Dataset rows:
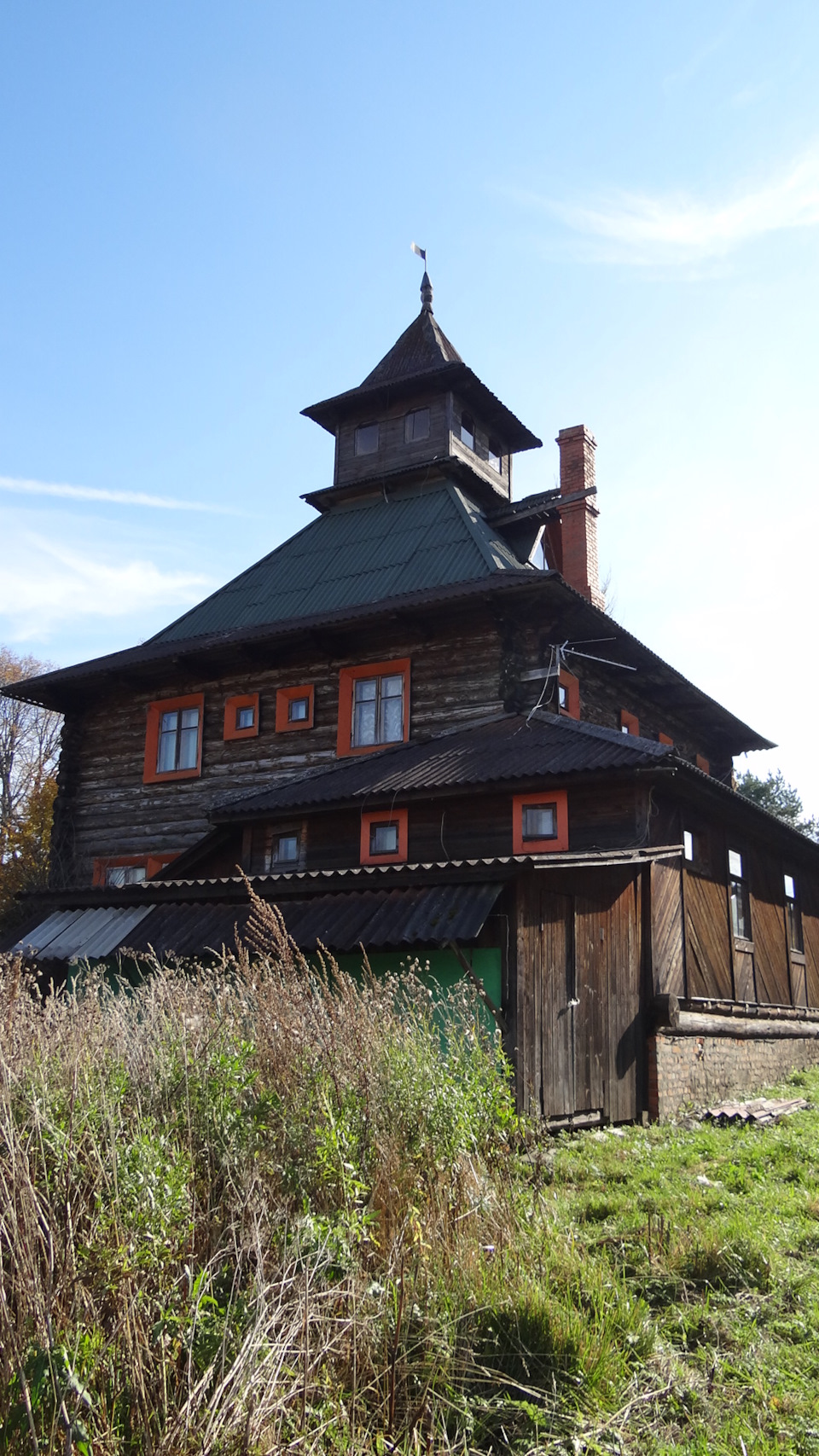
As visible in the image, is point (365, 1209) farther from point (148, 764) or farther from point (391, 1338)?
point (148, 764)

* * *

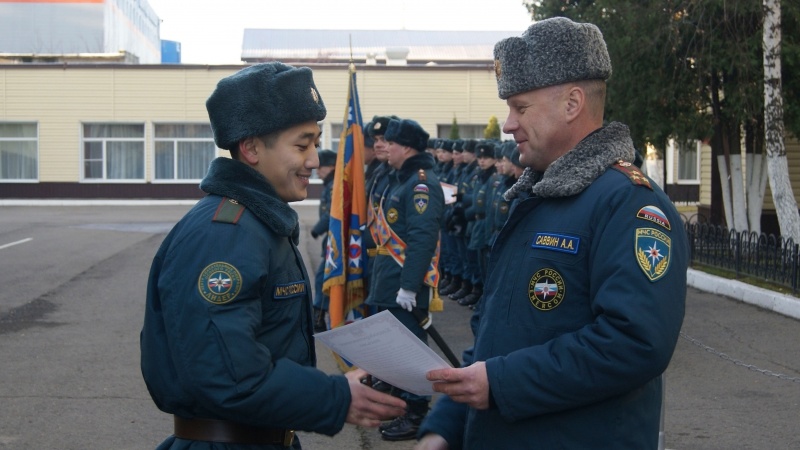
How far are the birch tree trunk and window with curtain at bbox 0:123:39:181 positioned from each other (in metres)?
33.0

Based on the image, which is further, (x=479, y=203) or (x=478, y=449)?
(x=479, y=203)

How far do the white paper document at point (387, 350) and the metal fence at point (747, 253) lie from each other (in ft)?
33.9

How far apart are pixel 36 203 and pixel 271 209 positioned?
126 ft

* * *

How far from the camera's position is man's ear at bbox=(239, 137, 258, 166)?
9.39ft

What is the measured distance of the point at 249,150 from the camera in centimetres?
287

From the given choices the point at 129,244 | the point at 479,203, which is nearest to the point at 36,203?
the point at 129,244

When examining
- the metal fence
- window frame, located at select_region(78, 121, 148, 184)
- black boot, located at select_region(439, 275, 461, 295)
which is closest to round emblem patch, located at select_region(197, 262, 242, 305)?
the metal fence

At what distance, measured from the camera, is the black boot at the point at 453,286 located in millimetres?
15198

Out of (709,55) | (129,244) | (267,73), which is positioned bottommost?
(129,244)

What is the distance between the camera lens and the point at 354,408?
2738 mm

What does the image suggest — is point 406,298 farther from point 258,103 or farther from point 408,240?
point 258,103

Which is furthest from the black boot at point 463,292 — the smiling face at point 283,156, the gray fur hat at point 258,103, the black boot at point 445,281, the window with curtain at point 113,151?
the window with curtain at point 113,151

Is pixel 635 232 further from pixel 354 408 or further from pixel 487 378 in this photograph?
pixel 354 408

Work to do: State how many of the lines above contain the word "black", and give only the number.

Task solution: 3